The Friday Feast | 16 August, 2024

Affordable steaks, “overcooked” greens, and looking to Spring

Winter is in its final throes. Spring is in ascension. The signs are all there. Buds are just beginning on trees, the Rhododendrons and Jonquils are out, and the icy chill has left the air. This means at the merest hint of an opportunity, the cooking moves outside. We’re getting our BBQ eye in, getting the last of the winter veg out of the garden and into a pan, and looking to the coming season.

Affordable BBQ via gentle pounding

Cheffy-pants has been working on a technique to turn underrated cuts into tender grilled steaks. Prime cuts are prime, but we can have just as good a time with the underrated cuts. Everyone can chuck some chuck into a slow cooker. But that season is behind us, and it’s time to hit the grill hard.

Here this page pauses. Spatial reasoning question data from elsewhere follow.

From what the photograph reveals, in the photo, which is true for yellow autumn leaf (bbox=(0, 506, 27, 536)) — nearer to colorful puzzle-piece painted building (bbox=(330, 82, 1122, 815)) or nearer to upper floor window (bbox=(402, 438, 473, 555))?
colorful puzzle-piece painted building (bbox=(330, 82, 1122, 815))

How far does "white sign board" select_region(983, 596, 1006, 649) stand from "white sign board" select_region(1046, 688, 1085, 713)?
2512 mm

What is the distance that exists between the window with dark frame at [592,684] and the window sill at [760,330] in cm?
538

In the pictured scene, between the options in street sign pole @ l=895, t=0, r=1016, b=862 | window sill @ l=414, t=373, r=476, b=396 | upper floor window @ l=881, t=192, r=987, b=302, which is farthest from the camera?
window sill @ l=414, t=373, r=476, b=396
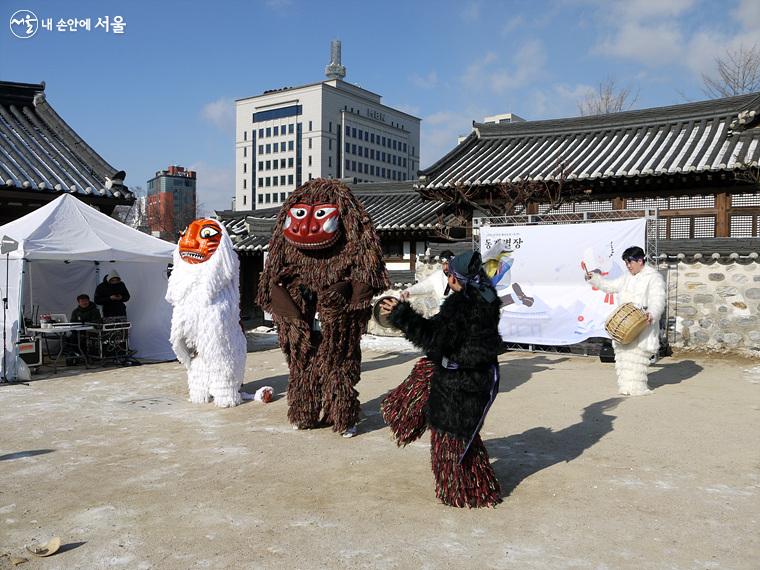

Pounding is an age-old technique for tenderising tough cuts, and it’s been somewhat neglected in contemporary cuisine. There is more to an excellent pounding than chicken parmies. With a few licks from a sharp knife, a few whacks with a meat mallet, and a good marinade, one can turn a lamb leg or pork shoulder into a grillable cut. The technique in question is the butterfly, precisely as you’d do for a chicken schnitty. You’re cutting into the meat laterally to be able to increase its surface area and reduce its thickness. What this also does is cut connective tissue and muscle groups, which allows the pounding to be effective. Once butterflied, put the cut between some baking paper and hit it with the meat mallet, firmly, until you feel the muscle fibres start to give way. Then, flip the mallet to the studded side, and texturise the surface.

Pick your cut, apply this technique, add this marinade, and start experimenting.

Marinade: two shallots, two cloves of garlic, a tablespoon of thyme leaves, four sprigs of rosemary, a teaspoon of sea salt, and half a teaspoon each of ground coriander seed, smoked paprika, and chilli flakes. Blitz with 125mls of vegetable oil until smooth.

“Overcooked” greens

Here, we mean both idiomatically, as in old silverbeet plants in the garden, and literally: overcooked. Some winter leaves have this weird property of being delicious when cooked briefly, awful when cooked too long, but then becoming delicious again when cooked even longer. SIlverbeet is one such example, and savoy cabbage is another. You’re probably thinking, ‘I’m so sick of ruddy silverbeet’, and no one would blame you. But if you are growing it, then this is a great way to get that thing out of the ground in time for spring. If you’re not growing it, well, maybe you’re not sick of silverbeet and this is the idea for you!

Perfect with, say, a butterflied and marinated lamb leg…

Separate the white stems and green leaves from the silverbeet leaves. Finely slice the stems and leaves, keeping them separate. With a finely sliced shallot and clove of garlic, begin to sauté the stems gently in plenty of butter. Cook for about 8 minutes until the stems are very soft. Add a few tablespoons of stock, and continue to cook. Let the stock cook away until it’s a glaze, then add a few more tablespoons. Repeat this 2 or 3 times, until you can crush the stems against the roof of your mouth with your tongue. Add the sliced green leaves and repeat. They’ll go a bit brown, and you’ll freak out, but trust us. When you can crush the leaves between your thumb and forefinger, you’re good to go. Make sure to finish with the stock reduced right down to a glaze and a little touch more butter.

Looking to Spring

We love winter. Sort of. It has its charms, and there is plenty to do and eat during winter in Tassie, but no one can deny that they’re looking longingly in Spring’s direction. We like what we’re hearing from the farmers about their hopes for the coming Spring and Summer, too. There are a few spring recipes and party menu plans that we’ve been dying to bust out. Asparagus soon. Lamb has already started. Herbs are already on. Beans and peas. New garlic, oh, how we yearn for the new garlic season. Flowers in abundance to come. We’re as busy as ever getting ready to bring it all to you, and we couldn’t be more excited about doing so.

Thanks for reading! See you in the morning.